SUPPLIED DATA:
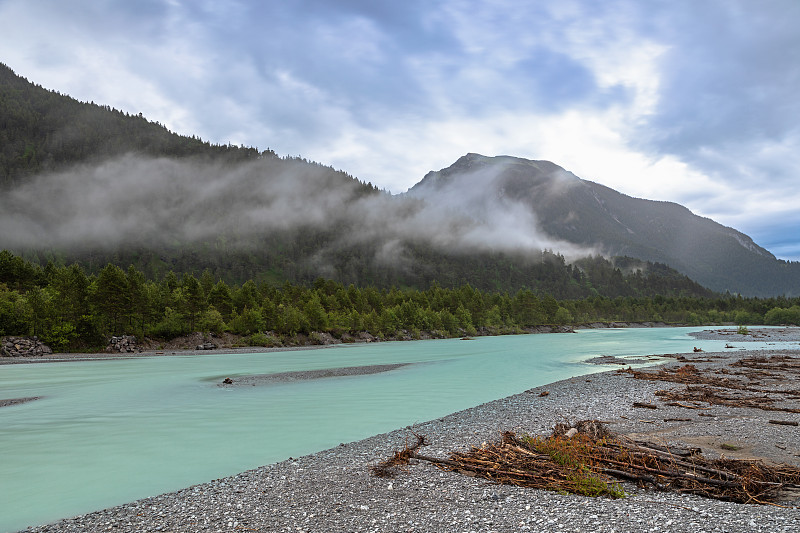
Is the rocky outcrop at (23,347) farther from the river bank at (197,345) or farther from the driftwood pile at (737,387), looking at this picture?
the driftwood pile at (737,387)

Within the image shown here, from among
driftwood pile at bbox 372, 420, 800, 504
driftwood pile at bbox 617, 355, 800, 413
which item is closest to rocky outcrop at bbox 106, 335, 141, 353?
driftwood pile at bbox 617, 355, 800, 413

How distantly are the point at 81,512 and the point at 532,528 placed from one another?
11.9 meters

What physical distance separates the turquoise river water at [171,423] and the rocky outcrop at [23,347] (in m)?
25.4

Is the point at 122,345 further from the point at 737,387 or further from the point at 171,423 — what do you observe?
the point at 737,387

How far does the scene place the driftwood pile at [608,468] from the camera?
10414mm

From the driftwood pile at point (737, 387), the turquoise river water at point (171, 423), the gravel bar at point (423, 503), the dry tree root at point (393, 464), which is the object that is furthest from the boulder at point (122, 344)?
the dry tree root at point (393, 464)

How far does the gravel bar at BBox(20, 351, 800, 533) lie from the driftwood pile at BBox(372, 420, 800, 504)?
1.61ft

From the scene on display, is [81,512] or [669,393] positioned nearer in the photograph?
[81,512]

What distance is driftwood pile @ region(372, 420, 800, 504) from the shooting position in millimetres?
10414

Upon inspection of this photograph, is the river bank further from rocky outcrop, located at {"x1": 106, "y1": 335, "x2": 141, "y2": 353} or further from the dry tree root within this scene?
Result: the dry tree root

WHAT TO WORK ON:
Please repeat word for word every line from the very start of the rows through the line containing "11.9 meters", including that line. Leave the pictures out of your answer.

EXERCISE ANSWER:
Is the rocky outcrop at (23,347) farther from the river bank at (197,345) or farther from the driftwood pile at (737,387), looking at this picture?
the driftwood pile at (737,387)

Within the image shown here, from among
driftwood pile at bbox 372, 420, 800, 504
driftwood pile at bbox 617, 355, 800, 413
which item is closest to rocky outcrop at bbox 106, 335, 141, 353?
driftwood pile at bbox 617, 355, 800, 413

How distantly are the point at 81,512 and the point at 532,528 placed from one another?
11.9 meters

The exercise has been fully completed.